_WHAT THE TASK ASKS_
Can you set out every line of the material below as a JSON list of strings, one string per line, with blank lines left out?
---------- AVAILABLE RECORDS ----------
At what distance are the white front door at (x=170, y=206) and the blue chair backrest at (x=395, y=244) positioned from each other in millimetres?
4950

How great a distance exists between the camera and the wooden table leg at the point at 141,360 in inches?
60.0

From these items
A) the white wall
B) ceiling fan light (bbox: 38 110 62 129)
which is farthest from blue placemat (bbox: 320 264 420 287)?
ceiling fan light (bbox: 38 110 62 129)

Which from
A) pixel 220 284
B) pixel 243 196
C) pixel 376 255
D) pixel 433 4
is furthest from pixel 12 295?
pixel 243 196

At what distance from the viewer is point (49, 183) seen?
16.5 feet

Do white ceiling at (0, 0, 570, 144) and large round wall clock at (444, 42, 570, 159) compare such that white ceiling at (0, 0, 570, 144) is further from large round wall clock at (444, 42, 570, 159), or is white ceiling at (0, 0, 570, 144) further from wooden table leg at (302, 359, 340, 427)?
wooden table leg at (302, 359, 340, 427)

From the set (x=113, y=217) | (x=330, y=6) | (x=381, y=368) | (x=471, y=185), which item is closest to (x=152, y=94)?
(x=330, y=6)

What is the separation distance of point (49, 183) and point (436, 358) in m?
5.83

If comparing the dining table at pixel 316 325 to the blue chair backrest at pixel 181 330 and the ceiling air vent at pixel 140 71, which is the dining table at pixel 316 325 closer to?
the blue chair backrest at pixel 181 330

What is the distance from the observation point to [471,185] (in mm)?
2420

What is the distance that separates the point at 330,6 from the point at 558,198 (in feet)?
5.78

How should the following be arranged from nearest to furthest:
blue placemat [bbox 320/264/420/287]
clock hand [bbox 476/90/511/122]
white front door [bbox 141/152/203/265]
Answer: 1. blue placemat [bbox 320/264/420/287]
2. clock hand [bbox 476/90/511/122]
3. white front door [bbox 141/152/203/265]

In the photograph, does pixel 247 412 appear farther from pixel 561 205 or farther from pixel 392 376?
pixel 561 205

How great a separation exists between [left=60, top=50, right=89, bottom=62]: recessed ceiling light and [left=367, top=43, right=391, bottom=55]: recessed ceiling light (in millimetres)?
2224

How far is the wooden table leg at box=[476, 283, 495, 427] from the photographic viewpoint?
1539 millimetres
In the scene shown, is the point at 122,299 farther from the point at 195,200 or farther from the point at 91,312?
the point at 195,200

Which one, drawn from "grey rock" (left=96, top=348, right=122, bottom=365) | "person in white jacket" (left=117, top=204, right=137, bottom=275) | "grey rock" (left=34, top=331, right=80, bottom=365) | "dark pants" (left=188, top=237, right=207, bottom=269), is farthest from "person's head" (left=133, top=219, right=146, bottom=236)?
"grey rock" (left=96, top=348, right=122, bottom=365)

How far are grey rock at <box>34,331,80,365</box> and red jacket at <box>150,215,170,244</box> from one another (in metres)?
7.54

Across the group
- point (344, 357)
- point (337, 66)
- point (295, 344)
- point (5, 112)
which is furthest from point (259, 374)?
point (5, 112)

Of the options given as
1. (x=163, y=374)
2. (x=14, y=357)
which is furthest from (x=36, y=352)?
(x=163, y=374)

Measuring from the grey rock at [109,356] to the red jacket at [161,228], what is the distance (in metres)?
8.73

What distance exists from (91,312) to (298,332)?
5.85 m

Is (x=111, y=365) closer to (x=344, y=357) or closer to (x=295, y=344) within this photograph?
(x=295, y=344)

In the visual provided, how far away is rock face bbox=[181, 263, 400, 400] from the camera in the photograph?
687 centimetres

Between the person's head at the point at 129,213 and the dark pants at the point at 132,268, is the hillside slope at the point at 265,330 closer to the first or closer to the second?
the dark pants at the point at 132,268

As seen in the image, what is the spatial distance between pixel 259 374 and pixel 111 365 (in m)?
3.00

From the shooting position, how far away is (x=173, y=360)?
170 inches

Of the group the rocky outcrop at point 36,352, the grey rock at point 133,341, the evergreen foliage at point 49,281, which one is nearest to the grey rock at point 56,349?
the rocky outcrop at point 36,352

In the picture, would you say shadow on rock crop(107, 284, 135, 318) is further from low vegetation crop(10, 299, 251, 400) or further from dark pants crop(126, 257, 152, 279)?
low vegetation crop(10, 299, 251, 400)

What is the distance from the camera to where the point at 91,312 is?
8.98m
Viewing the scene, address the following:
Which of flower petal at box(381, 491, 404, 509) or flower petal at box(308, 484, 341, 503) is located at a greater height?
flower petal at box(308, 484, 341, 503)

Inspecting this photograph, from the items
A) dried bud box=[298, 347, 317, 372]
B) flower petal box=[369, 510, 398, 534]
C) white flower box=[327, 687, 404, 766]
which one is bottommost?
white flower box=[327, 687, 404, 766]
----------
_ANSWER BELOW_
[
  "At what distance are the white front door at (x=170, y=206) and the blue chair backrest at (x=395, y=244) positioned from each other in millimetres?",
  "4950",
  "How great a distance exists between the camera and the wooden table leg at the point at 141,360 in inches?",
  "60.0",
  "From these items",
  "A) the white wall",
  "B) ceiling fan light (bbox: 38 110 62 129)",
  "which is farthest from blue placemat (bbox: 320 264 420 287)?",
  "ceiling fan light (bbox: 38 110 62 129)",
  "Which from",
  "A) pixel 220 284",
  "B) pixel 243 196",
  "C) pixel 376 255",
  "D) pixel 433 4",
  "is furthest from pixel 12 295?",
  "pixel 243 196",
  "At what distance from the viewer is point (49, 183) seen?",
  "16.5 feet",
  "Do white ceiling at (0, 0, 570, 144) and large round wall clock at (444, 42, 570, 159) compare such that white ceiling at (0, 0, 570, 144) is further from large round wall clock at (444, 42, 570, 159), or is white ceiling at (0, 0, 570, 144) further from wooden table leg at (302, 359, 340, 427)?",
  "wooden table leg at (302, 359, 340, 427)",
  "From the set (x=113, y=217) | (x=330, y=6) | (x=381, y=368) | (x=471, y=185), which item is closest to (x=152, y=94)?",
  "(x=330, y=6)",
  "What is the separation distance of point (49, 183) and point (436, 358) in m?",
  "5.83",
  "If comparing the dining table at pixel 316 325 to the blue chair backrest at pixel 181 330 and the ceiling air vent at pixel 140 71, which is the dining table at pixel 316 325 closer to?",
  "the blue chair backrest at pixel 181 330",
  "What is the distance from the observation point to [471,185] (in mm)?",
  "2420",
  "What is the distance that separates the point at 330,6 from the point at 558,198 (in feet)?",
  "5.78",
  "How should the following be arranged from nearest to furthest:",
  "blue placemat [bbox 320/264/420/287]",
  "clock hand [bbox 476/90/511/122]",
  "white front door [bbox 141/152/203/265]",
  "Answer: 1. blue placemat [bbox 320/264/420/287]",
  "2. clock hand [bbox 476/90/511/122]",
  "3. white front door [bbox 141/152/203/265]",
  "In the photograph, does pixel 247 412 appear farther from pixel 561 205 or farther from pixel 392 376?",
  "pixel 561 205",
  "How great a separation exists between [left=60, top=50, right=89, bottom=62]: recessed ceiling light and [left=367, top=43, right=391, bottom=55]: recessed ceiling light (in millimetres)?",
  "2224",
  "How far is the wooden table leg at box=[476, 283, 495, 427] from the photographic viewpoint?",
  "1539 millimetres",
  "In the scene shown, is the point at 122,299 farther from the point at 195,200 or farther from the point at 91,312?",
  "the point at 195,200",
  "Which one, drawn from \"grey rock\" (left=96, top=348, right=122, bottom=365) | \"person in white jacket\" (left=117, top=204, right=137, bottom=275) | \"grey rock\" (left=34, top=331, right=80, bottom=365) | \"dark pants\" (left=188, top=237, right=207, bottom=269), is farthest from \"person's head\" (left=133, top=219, right=146, bottom=236)?",
  "\"grey rock\" (left=96, top=348, right=122, bottom=365)",
  "How far are grey rock at <box>34,331,80,365</box> and red jacket at <box>150,215,170,244</box> from one another (in metres)?",
  "7.54",
  "Across the group",
  "- point (344, 357)",
  "- point (337, 66)",
  "- point (295, 344)",
  "- point (5, 112)",
  "which is furthest from point (259, 374)?",
  "point (5, 112)",
  "Of the options given as",
  "1. (x=163, y=374)",
  "2. (x=14, y=357)",
  "which is furthest from (x=36, y=352)?",
  "(x=163, y=374)",
  "Measuring from the grey rock at [109,356] to the red jacket at [161,228], what is the distance (in metres)?",
  "8.73",
  "What distance exists from (91,312) to (298,332)?",
  "5.85 m",
  "Is (x=111, y=365) closer to (x=344, y=357) or closer to (x=295, y=344) within this photograph?",
  "(x=295, y=344)",
  "In the visual provided, how far away is rock face bbox=[181, 263, 400, 400] from the camera in the photograph?",
  "687 centimetres",
  "Between the person's head at the point at 129,213 and the dark pants at the point at 132,268, is the hillside slope at the point at 265,330 closer to the first or closer to the second?",
  "the dark pants at the point at 132,268",
  "As seen in the image, what is the spatial distance between pixel 259 374 and pixel 111 365 (in m)?",
  "3.00",
  "From the shooting position, how far away is (x=173, y=360)?",
  "170 inches",
  "Of the group the rocky outcrop at point 36,352, the grey rock at point 133,341, the evergreen foliage at point 49,281, which one is nearest to the grey rock at point 56,349?",
  "the rocky outcrop at point 36,352",
  "In the picture, would you say shadow on rock crop(107, 284, 135, 318) is further from low vegetation crop(10, 299, 251, 400) or further from dark pants crop(126, 257, 152, 279)?",
  "low vegetation crop(10, 299, 251, 400)",
  "What is the distance from the camera to where the point at 91,312 is?",
  "8.98m",
  "Viewing the scene, address the following:",
  "Which of flower petal at box(381, 491, 404, 509) or flower petal at box(308, 484, 341, 503) is located at a greater height?",
  "flower petal at box(308, 484, 341, 503)",
  "Inspecting this photograph, from the items",
  "A) dried bud box=[298, 347, 317, 372]",
  "B) flower petal box=[369, 510, 398, 534]",
  "C) white flower box=[327, 687, 404, 766]",
  "which one is bottommost?",
  "white flower box=[327, 687, 404, 766]"
]